Currently, from research and various attempts, I'm pretty sure that the only solution to this problem is to use assembly. I'm posting this question to show an existing problem, and maybe get attention from compiler developers, or get some hits from searches about similar problems.
If anything changes in the future, I will accept it as an answer.
This is a very related question for MSVC.
In x86_64 machines, it is faster to use div/idiv with a 32-bit operand than a 64-bit operand. When the dividend is 64-bit and the divisor is 32-bit, and when you know that the quotient will fit in 32 bits, you don't have to use the 64-bit div/idiv. You can split the 64-bit dividend into two 32-bit registers, and even with this overhead, performing a 32-bit div on two 32-bit registers will be faster than doing a 64-bit div with a full 64-bit register.

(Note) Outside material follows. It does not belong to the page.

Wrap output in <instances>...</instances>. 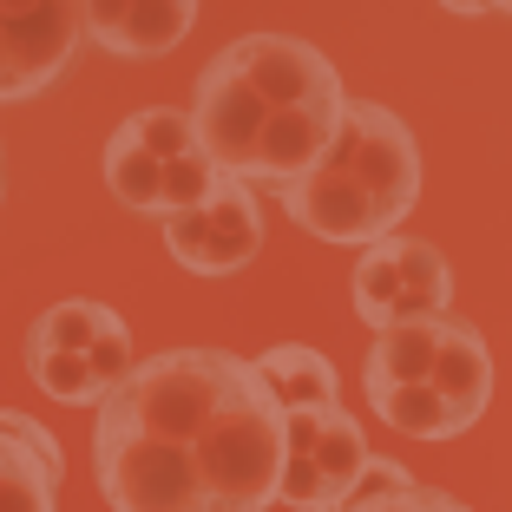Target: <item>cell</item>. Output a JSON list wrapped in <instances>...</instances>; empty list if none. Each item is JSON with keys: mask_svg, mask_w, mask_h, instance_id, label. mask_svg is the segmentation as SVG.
Listing matches in <instances>:
<instances>
[{"mask_svg": "<svg viewBox=\"0 0 512 512\" xmlns=\"http://www.w3.org/2000/svg\"><path fill=\"white\" fill-rule=\"evenodd\" d=\"M414 197H421V145L401 125V112L375 106V99H348L335 145L283 197V211L296 230H309L322 243L375 250L381 237H401Z\"/></svg>", "mask_w": 512, "mask_h": 512, "instance_id": "1", "label": "cell"}, {"mask_svg": "<svg viewBox=\"0 0 512 512\" xmlns=\"http://www.w3.org/2000/svg\"><path fill=\"white\" fill-rule=\"evenodd\" d=\"M348 289H355V316L375 335H388V329H414V322H447L453 270L421 237H381L375 250H362Z\"/></svg>", "mask_w": 512, "mask_h": 512, "instance_id": "2", "label": "cell"}, {"mask_svg": "<svg viewBox=\"0 0 512 512\" xmlns=\"http://www.w3.org/2000/svg\"><path fill=\"white\" fill-rule=\"evenodd\" d=\"M368 467L362 421L348 407H302L289 414V453H283V499L289 512H348L355 480Z\"/></svg>", "mask_w": 512, "mask_h": 512, "instance_id": "3", "label": "cell"}, {"mask_svg": "<svg viewBox=\"0 0 512 512\" xmlns=\"http://www.w3.org/2000/svg\"><path fill=\"white\" fill-rule=\"evenodd\" d=\"M165 243L191 276H237L263 250V204L243 178H217V191L184 217H165Z\"/></svg>", "mask_w": 512, "mask_h": 512, "instance_id": "4", "label": "cell"}, {"mask_svg": "<svg viewBox=\"0 0 512 512\" xmlns=\"http://www.w3.org/2000/svg\"><path fill=\"white\" fill-rule=\"evenodd\" d=\"M86 40V7L73 0H33L0 7V99H33L73 66Z\"/></svg>", "mask_w": 512, "mask_h": 512, "instance_id": "5", "label": "cell"}, {"mask_svg": "<svg viewBox=\"0 0 512 512\" xmlns=\"http://www.w3.org/2000/svg\"><path fill=\"white\" fill-rule=\"evenodd\" d=\"M224 60L250 79V92L270 112H289V106H309V99H335L342 92V73L329 66V53L296 40V33H243V40L224 46Z\"/></svg>", "mask_w": 512, "mask_h": 512, "instance_id": "6", "label": "cell"}, {"mask_svg": "<svg viewBox=\"0 0 512 512\" xmlns=\"http://www.w3.org/2000/svg\"><path fill=\"white\" fill-rule=\"evenodd\" d=\"M191 125H197V145H204V158H211L217 171H230V178H243L256 158V138H263V125H270V106L250 92V79L237 73V66L217 53L204 73H197V106H191Z\"/></svg>", "mask_w": 512, "mask_h": 512, "instance_id": "7", "label": "cell"}, {"mask_svg": "<svg viewBox=\"0 0 512 512\" xmlns=\"http://www.w3.org/2000/svg\"><path fill=\"white\" fill-rule=\"evenodd\" d=\"M342 106L348 92L335 99H309V106H289V112H270L263 138H256V158L243 171L250 191H270V197H289L309 171L322 165V151L335 145V125H342Z\"/></svg>", "mask_w": 512, "mask_h": 512, "instance_id": "8", "label": "cell"}, {"mask_svg": "<svg viewBox=\"0 0 512 512\" xmlns=\"http://www.w3.org/2000/svg\"><path fill=\"white\" fill-rule=\"evenodd\" d=\"M27 348H33V355H86V362L99 368V381H106V388H119V381L138 368L125 316L112 309V302H86V296L53 302L46 316H33Z\"/></svg>", "mask_w": 512, "mask_h": 512, "instance_id": "9", "label": "cell"}, {"mask_svg": "<svg viewBox=\"0 0 512 512\" xmlns=\"http://www.w3.org/2000/svg\"><path fill=\"white\" fill-rule=\"evenodd\" d=\"M66 453L33 414L0 407V512H60Z\"/></svg>", "mask_w": 512, "mask_h": 512, "instance_id": "10", "label": "cell"}, {"mask_svg": "<svg viewBox=\"0 0 512 512\" xmlns=\"http://www.w3.org/2000/svg\"><path fill=\"white\" fill-rule=\"evenodd\" d=\"M197 27L191 0H86V40L119 60H158Z\"/></svg>", "mask_w": 512, "mask_h": 512, "instance_id": "11", "label": "cell"}, {"mask_svg": "<svg viewBox=\"0 0 512 512\" xmlns=\"http://www.w3.org/2000/svg\"><path fill=\"white\" fill-rule=\"evenodd\" d=\"M427 388L460 414V427H473L486 414V401H493V348H486V335L473 322H453V316L440 322V355H434Z\"/></svg>", "mask_w": 512, "mask_h": 512, "instance_id": "12", "label": "cell"}, {"mask_svg": "<svg viewBox=\"0 0 512 512\" xmlns=\"http://www.w3.org/2000/svg\"><path fill=\"white\" fill-rule=\"evenodd\" d=\"M256 368H263V381L276 388L283 414H302V407H342L335 401V394H342V375H335V362L322 355V348L276 342V348L256 355Z\"/></svg>", "mask_w": 512, "mask_h": 512, "instance_id": "13", "label": "cell"}, {"mask_svg": "<svg viewBox=\"0 0 512 512\" xmlns=\"http://www.w3.org/2000/svg\"><path fill=\"white\" fill-rule=\"evenodd\" d=\"M434 355H440V322H414V329H388L375 335L368 348V394H394V388H427L434 375Z\"/></svg>", "mask_w": 512, "mask_h": 512, "instance_id": "14", "label": "cell"}, {"mask_svg": "<svg viewBox=\"0 0 512 512\" xmlns=\"http://www.w3.org/2000/svg\"><path fill=\"white\" fill-rule=\"evenodd\" d=\"M106 191L119 197L125 211H138V217H158L165 165H158V158H151V151L132 138V125H119V132L106 138Z\"/></svg>", "mask_w": 512, "mask_h": 512, "instance_id": "15", "label": "cell"}, {"mask_svg": "<svg viewBox=\"0 0 512 512\" xmlns=\"http://www.w3.org/2000/svg\"><path fill=\"white\" fill-rule=\"evenodd\" d=\"M368 407H375V414L394 427V434H414V440H453V434H467V427H460V414H453V407L440 401L434 388L368 394Z\"/></svg>", "mask_w": 512, "mask_h": 512, "instance_id": "16", "label": "cell"}, {"mask_svg": "<svg viewBox=\"0 0 512 512\" xmlns=\"http://www.w3.org/2000/svg\"><path fill=\"white\" fill-rule=\"evenodd\" d=\"M132 138L158 158V165H178V158H191V151H204L197 145V125H191V112H171V106H151V112H132Z\"/></svg>", "mask_w": 512, "mask_h": 512, "instance_id": "17", "label": "cell"}, {"mask_svg": "<svg viewBox=\"0 0 512 512\" xmlns=\"http://www.w3.org/2000/svg\"><path fill=\"white\" fill-rule=\"evenodd\" d=\"M217 178L224 171L204 158V151H191V158H178V165H165V191H158V217H184V211H197L204 197L217 191Z\"/></svg>", "mask_w": 512, "mask_h": 512, "instance_id": "18", "label": "cell"}, {"mask_svg": "<svg viewBox=\"0 0 512 512\" xmlns=\"http://www.w3.org/2000/svg\"><path fill=\"white\" fill-rule=\"evenodd\" d=\"M348 512H473L467 499H453V493H440V486H407V493H394V499H355Z\"/></svg>", "mask_w": 512, "mask_h": 512, "instance_id": "19", "label": "cell"}, {"mask_svg": "<svg viewBox=\"0 0 512 512\" xmlns=\"http://www.w3.org/2000/svg\"><path fill=\"white\" fill-rule=\"evenodd\" d=\"M407 486H414V473H407L401 460H375V453H368L362 480H355V499H394V493H407ZM355 499H348V506H355Z\"/></svg>", "mask_w": 512, "mask_h": 512, "instance_id": "20", "label": "cell"}, {"mask_svg": "<svg viewBox=\"0 0 512 512\" xmlns=\"http://www.w3.org/2000/svg\"><path fill=\"white\" fill-rule=\"evenodd\" d=\"M0 204H7V171H0Z\"/></svg>", "mask_w": 512, "mask_h": 512, "instance_id": "21", "label": "cell"}]
</instances>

The compiler will produce a 64-bit div with this function, and that is correct because for a 32-bit div, if the quotient of the division does not fit in 32 bits, an hardware exception occurs.
uint32_t div_c(uint64_t a, uint32_t b) {
return a / b;
}
However, if the quotient is known to be fit in 32 bits, doing a full 64-bit division is unnecessary. I used __builtin_unreachable to tell the compiler about this information, but it doesn't make a difference.
uint32_t div_c_ur(uint64_t a, uint32_t b) {
uint64_t q = a / b;
if (q >= 1ull << 32) __builtin_unreachable();
return q;
}
For both div_c and div_c_ur, the output from gcc is,
mov rax, rdi
mov esi, esi
xor edx, edx
div rsi
ret
clang does an interesting optimization of checking the dividend size, but it still uses a 64-bit div when the dividend is 64-bit.
mov rax, rdi
mov ecx, esi
mov rdx, rdi
shr rdx, 32
je .LBB0_1
xor edx, edx
div rcx
ret
.LBB0_1:
xor edx, edx
div ecx
ret
I had to write straight in assembly to achieve what I want. I couldn't find any other way to do this.
__attribute__((naked, sysv_abi))
uint32_t div_asm(uint64_t, uint32_t) {__asm__(
"mov eax, edi\n\t"
"mov rdx, rdi\n\t"
"shr rdx, 32\n\t"
"div esi\n\t"
"ret\n\t"
);}
Was it worth it? At least perf reports 49.47% overhead from div_c while 24.88% overhead from div_asm, so on my computer (Tiger Lake), div r32 is about 2 times faster than div r64.
This is the benchmark code.
#include <stdint.h>
#include <stdio.h>
__attribute__((noinline))
uint32_t div_c(uint64_t a, uint32_t b) {
uint64_t q = a / b;
if (q >= 1ull << 32) __builtin_unreachable();
return q;
}
__attribute__((noinline, naked, sysv_abi))
uint32_t div_asm(uint64_t, uint32_t) {__asm__(
"mov eax, edi\n\t"
"mov rdx, rdi\n\t"
"shr rdx, 32\n\t"
"div esi\n\t"
"ret\n\t"
);}
static uint64_t rdtscp() {
uint32_t _;
return __builtin_ia32_rdtscp(&_);
}
int main() {
#define n 500000000ll
uint64_t c;
c = rdtscp();
for (int i = 1; i <= n; ++i) {
volatile uint32_t _ = div_c(i + n * n, i + n);
}
printf(" c%15ul\n", rdtscp() - c);
c = rdtscp();
for (int i = 1; i <= n; ++i) {
volatile uint32_t _ = div_asm(i + n * n, i + n);
}
printf("asm%15ul\n", rdtscp() - c);
}